What you will do ▸ Render everything in the material from the line containing "How distant from" down to the line containing "5660 millimetres" as a Markdown table with the columns Row and Text, giving each line its own numbered row and omitting blank lines.

Data for the task ▸
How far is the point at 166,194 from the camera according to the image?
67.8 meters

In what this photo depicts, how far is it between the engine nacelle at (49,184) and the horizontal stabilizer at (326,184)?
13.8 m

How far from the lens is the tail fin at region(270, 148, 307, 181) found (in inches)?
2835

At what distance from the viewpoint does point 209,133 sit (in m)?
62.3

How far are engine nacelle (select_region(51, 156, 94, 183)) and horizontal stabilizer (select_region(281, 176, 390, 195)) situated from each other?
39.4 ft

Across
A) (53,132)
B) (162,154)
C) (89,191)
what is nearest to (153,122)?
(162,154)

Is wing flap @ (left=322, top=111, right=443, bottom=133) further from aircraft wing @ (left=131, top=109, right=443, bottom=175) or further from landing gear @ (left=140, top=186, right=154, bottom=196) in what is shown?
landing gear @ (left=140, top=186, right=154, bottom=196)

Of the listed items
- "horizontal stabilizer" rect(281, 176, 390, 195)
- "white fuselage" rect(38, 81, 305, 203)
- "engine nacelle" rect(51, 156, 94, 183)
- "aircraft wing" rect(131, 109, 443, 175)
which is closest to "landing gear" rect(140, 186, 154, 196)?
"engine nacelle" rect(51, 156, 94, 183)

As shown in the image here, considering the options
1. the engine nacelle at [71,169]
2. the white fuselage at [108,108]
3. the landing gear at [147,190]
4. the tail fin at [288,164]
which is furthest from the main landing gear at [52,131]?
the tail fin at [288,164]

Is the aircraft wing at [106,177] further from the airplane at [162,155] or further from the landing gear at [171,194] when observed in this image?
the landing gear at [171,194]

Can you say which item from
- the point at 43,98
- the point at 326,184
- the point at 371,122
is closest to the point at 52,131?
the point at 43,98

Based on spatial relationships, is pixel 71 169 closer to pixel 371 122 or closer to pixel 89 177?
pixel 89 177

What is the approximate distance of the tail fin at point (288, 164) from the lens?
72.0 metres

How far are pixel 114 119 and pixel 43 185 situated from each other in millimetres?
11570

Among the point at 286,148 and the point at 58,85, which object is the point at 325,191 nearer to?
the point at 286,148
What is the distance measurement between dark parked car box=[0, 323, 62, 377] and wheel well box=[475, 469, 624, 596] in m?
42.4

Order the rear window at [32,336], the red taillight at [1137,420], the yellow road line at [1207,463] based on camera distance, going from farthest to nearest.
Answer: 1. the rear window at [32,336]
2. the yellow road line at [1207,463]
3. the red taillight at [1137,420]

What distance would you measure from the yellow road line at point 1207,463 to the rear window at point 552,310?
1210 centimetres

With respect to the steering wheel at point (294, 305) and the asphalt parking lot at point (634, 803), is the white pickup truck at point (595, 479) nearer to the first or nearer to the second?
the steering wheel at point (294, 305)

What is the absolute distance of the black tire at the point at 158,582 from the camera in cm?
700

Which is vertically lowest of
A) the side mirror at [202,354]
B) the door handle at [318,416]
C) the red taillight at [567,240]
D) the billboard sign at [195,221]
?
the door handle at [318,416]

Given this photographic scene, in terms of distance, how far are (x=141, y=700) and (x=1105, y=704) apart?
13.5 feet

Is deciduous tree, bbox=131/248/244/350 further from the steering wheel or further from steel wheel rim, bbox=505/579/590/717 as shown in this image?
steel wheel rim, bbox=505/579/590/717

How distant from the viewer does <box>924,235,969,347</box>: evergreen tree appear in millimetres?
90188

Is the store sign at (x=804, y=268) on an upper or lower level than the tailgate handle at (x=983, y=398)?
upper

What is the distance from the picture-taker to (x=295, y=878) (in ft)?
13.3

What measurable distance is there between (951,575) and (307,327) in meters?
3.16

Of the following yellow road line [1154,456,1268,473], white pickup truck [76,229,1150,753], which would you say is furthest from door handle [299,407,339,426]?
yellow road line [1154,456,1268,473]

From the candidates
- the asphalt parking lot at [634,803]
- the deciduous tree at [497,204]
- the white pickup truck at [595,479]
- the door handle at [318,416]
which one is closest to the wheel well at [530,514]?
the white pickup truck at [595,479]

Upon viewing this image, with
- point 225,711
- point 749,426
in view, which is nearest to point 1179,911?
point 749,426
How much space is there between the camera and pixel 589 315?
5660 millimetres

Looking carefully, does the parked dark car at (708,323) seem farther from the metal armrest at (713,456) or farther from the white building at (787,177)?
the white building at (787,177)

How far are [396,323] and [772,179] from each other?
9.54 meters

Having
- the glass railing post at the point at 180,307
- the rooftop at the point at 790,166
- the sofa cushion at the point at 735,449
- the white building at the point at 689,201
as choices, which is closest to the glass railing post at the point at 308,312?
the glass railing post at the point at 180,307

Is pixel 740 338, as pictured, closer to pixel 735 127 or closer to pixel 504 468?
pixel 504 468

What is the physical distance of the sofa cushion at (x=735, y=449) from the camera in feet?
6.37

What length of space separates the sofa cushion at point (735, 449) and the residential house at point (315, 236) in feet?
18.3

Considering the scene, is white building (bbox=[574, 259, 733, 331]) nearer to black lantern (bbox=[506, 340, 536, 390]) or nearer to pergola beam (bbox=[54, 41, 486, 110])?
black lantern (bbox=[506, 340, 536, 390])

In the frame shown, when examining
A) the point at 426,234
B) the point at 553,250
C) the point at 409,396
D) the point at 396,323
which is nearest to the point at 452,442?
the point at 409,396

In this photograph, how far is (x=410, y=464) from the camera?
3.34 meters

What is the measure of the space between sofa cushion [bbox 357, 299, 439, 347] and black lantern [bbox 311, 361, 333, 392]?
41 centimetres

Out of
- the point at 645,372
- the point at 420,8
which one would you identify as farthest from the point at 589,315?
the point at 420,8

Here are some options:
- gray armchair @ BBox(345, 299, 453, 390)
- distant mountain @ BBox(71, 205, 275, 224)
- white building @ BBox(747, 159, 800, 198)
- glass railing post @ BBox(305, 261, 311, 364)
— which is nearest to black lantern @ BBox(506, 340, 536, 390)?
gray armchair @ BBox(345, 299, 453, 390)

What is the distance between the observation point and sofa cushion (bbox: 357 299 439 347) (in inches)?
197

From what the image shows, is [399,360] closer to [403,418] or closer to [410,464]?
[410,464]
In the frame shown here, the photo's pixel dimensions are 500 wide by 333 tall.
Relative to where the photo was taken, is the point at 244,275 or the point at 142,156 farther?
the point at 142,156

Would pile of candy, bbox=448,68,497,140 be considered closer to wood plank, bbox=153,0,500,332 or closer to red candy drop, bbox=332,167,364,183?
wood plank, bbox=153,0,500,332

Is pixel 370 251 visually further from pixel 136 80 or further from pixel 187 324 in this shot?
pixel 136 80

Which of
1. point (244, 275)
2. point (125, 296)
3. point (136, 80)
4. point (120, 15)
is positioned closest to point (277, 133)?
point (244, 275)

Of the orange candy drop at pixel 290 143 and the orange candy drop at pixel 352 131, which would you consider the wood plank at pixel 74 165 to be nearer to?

Problem solution ▸
| Row | Text |
|---|---|
| 1 | How distant from the viewer does <box>924,235,969,347</box>: evergreen tree appear in millimetres? |
| 2 | 90188 |
| 3 | Is the store sign at (x=804, y=268) on an upper or lower level than the tailgate handle at (x=983, y=398)? |
| 4 | upper |
| 5 | What is the distance from the picture-taker to (x=295, y=878) (in ft)? |
| 6 | 13.3 |
| 7 | What measurable distance is there between (951,575) and (307,327) in meters? |
| 8 | 3.16 |
| 9 | Of the following yellow road line [1154,456,1268,473], white pickup truck [76,229,1150,753], which would you say is furthest from door handle [299,407,339,426]? |
| 10 | yellow road line [1154,456,1268,473] |
| 11 | From the candidates |
| 12 | - the asphalt parking lot at [634,803] |
| 13 | - the deciduous tree at [497,204] |
| 14 | - the white pickup truck at [595,479] |
| 15 | - the door handle at [318,416] |
| 16 | which one is closest to the wheel well at [530,514]? |
| 17 | the white pickup truck at [595,479] |
| 18 | Upon viewing this image, with |
| 19 | - point 225,711 |
| 20 | - point 749,426 |
| 21 | in view, which is nearest to point 1179,911? |
| 22 | point 749,426 |
| 23 | How much space is there between the camera and pixel 589 315? |
| 24 | 5660 millimetres |